Working in tandem with the White House, federal agencies are moving swiftly to reform the administrative state that President Trump inherited from President Obama. The White House’s semiannual “Unified Agenda of Regulatory and Deregulatory Actions,” released in early May, outlines federal agencies’ efforts to reduce their own excessive regulatory burdens and to streamline their own processes for granting federal infrastructure permits. 
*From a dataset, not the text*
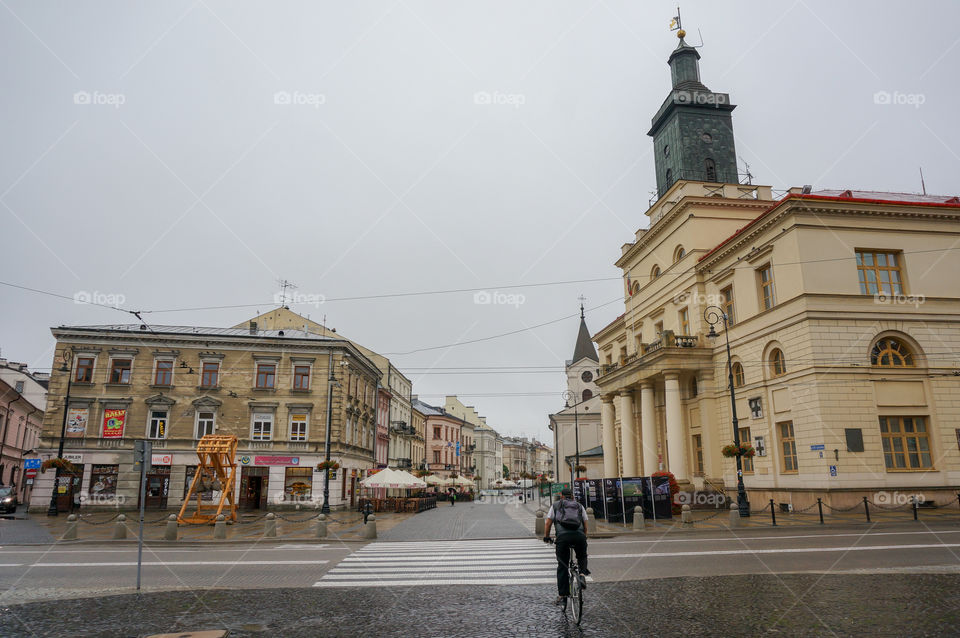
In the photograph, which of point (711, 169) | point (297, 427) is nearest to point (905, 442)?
point (711, 169)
Unfortunately, the government’s capacity for swift policy reversals runs both ways. The next pro-regulatory presidential administration will likely move just as swiftly to undo many of the Trump administration’s reforms, through the same processes being used by Trump’s agencies today. Any innovations pioneered to accelerate regulatory rollback now will be used, someday, to accelerate progressive regulatory restoration—just as this administration’s deregulatory efforts benefitted from Obama’s innovations. And if history is any guide, this pattern of unilateral regulatory reform, followed by unilateral regulatory expansion, seems more advantageous, in the long run, to the expansionists than to the reformers.
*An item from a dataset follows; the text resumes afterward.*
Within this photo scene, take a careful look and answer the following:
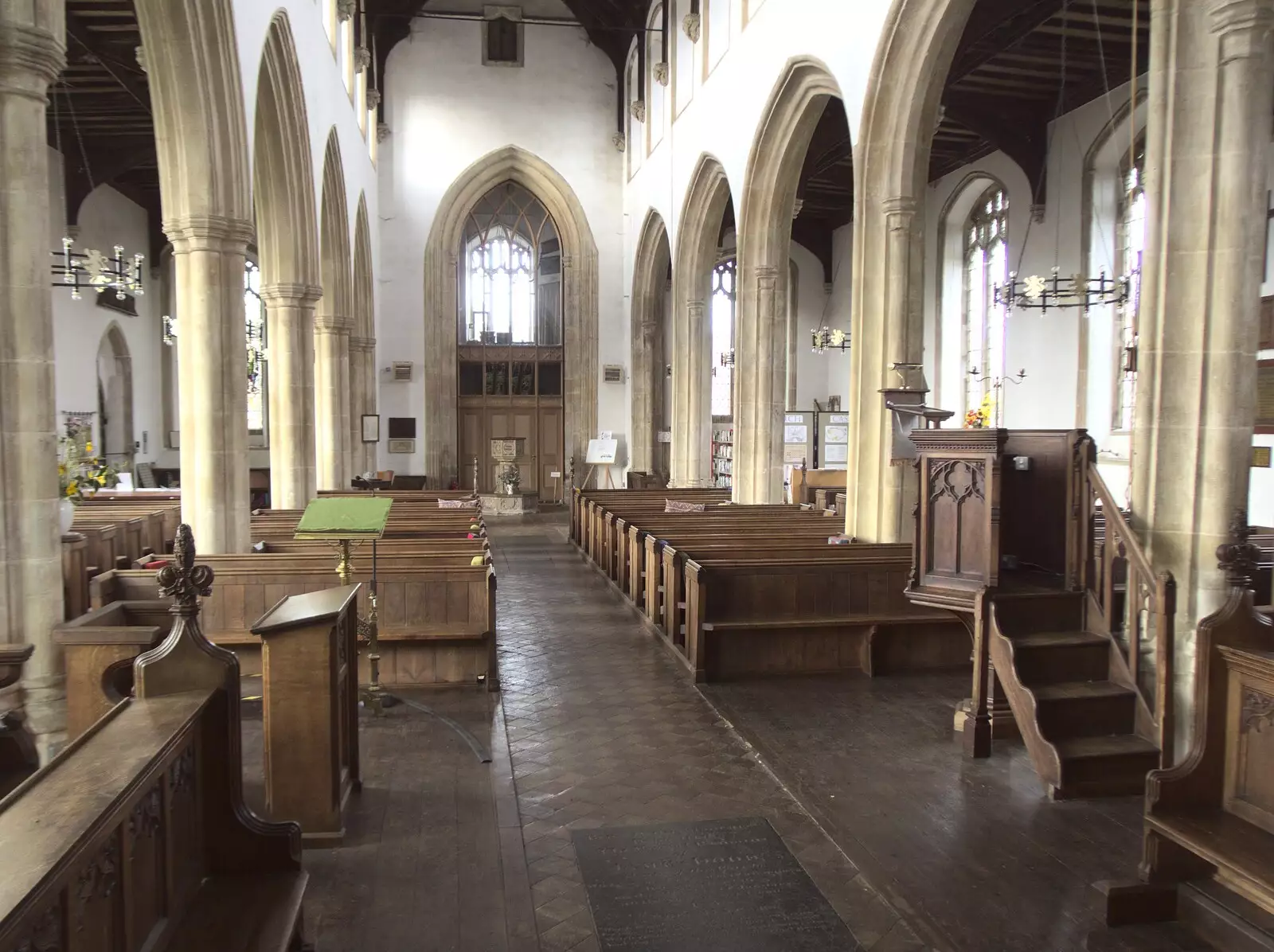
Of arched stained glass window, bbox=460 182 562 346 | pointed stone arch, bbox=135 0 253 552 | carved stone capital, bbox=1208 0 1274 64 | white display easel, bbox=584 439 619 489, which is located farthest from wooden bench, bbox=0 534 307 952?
arched stained glass window, bbox=460 182 562 346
For that reason, unilateral regulatory-reform efforts by agencies are no substitute for actual legislative reforms by Congress to restrain and reorient the agencies. The House already has passed significant reforms, including the Regulatory Accountability Act—a bill that offers the first comprehensive update to the 70-year-old statutory core of modern administrative law. It would make the regulatory rulemaking process more transparent, more participatory, and it would make federal agencies more accountable to the courts and to the public at large. It would impose on agencies a binding statutory obligation to account for the costs and benefits of their proposed rules, an analysis that in turn could be reviewed by the courts.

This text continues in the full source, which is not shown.